Indo de encontro ao longa anterior, Deadpool 2 é bem melhor resolvido quanto a utilização do seu ‘plot’. Curiosamente, entretanto, David Leitch esbanja perspicácia ao não se prender exageradamente ao arco central, utilizando o ‘background’ dos protagonistas apenas como uma descompromissada “desculpa” para reuni-los numa nova e violenta jornada. Sim, por mais que Deadpool, Cable e Russel sejam personagens com motivações bem mais sólidas\dramáticas que no original, e que elas sejam decisivas para o bom andamento da trama, o argumento entende, a meu ver acertadamente, que a força (e a originalidade) do filme estava basicamente na dinâmica entre os mutantes.
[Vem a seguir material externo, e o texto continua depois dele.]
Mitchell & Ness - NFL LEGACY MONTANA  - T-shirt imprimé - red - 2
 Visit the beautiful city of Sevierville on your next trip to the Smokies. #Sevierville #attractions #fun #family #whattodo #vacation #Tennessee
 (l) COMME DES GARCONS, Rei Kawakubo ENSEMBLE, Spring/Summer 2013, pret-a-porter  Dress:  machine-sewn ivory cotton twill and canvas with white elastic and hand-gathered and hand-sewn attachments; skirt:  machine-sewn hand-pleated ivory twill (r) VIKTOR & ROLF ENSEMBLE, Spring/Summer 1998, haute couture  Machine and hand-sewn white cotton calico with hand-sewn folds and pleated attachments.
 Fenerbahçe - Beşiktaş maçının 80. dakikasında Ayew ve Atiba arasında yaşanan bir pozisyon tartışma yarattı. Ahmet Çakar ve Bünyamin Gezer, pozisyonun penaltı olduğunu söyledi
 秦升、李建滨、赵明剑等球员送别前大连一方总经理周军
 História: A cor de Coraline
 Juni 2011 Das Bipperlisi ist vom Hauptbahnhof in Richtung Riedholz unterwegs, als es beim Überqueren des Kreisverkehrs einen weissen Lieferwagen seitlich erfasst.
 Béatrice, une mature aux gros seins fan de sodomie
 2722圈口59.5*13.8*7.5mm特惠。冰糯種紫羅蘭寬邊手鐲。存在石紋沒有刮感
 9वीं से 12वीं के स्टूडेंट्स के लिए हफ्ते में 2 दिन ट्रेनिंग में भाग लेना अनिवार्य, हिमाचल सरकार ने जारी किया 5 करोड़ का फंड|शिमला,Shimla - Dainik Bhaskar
Neste sentido, como não gargalhar, por exemplo, com a impagável relação homoafetiva entre o mercenário e Colossus, a conflituosa interação entre Deadpool e (a sua escada cômica) Cable e a instável amizade com Russel. Confiante na qualidade do texto e no poder de improviso do entrosado elenco, Leitch não se sente obrigado em construir uma continuação maior e mais impactante, mas em valorizar aquilo que melhor funcionou no longa anterior. O que não quer dizer que Deadpool 2 não tenha uma história funcional. Pelo contrário. Na comparação com o primeiro, a continuação entrega uma aventura “familiar” (ok, nem tão familiar assim) bem melhor desenvolvida, principalmente pela capacidade dos roteiristas em subverter alguns clichês típicos das sequências, entre eles a necessidade de ter um antagonista mais imponente, uma trama mais sóbria e a construção de um supergrupo. Tudo isso acontece aqui, mas não da forma como nós esperávamos. Se num primeiro momento o longa parecia apontar para um caminho seguro e extremamente previsível, aos poucos Leitch é sagaz ao quebrar as nossas expectativas, fugindo do lugar comum ao reciclar fórmulas com inventividade e uma destemida presença de espírito. O que fica bem claro, por exemplo, quando o assunto é a improvável utilização da X-Force, ou a sempre arriscada ausência de um vilão clássico dentro da história. A envolvente rixa entre Deadpool, Russel e Cable, por si só, é bem mais interessante do que qualquer arqui-inimigo genérico, como o esquecível Ajax, ou qualquer ameaça superpoderosa. Neste sentido, aliás, é nítido que Deadpool 2 busca referência no revigorante Guardiões da Galáxia Vol. 2 (2016), investindo numa descomplicada e cada vez mais rara estrutura episódica.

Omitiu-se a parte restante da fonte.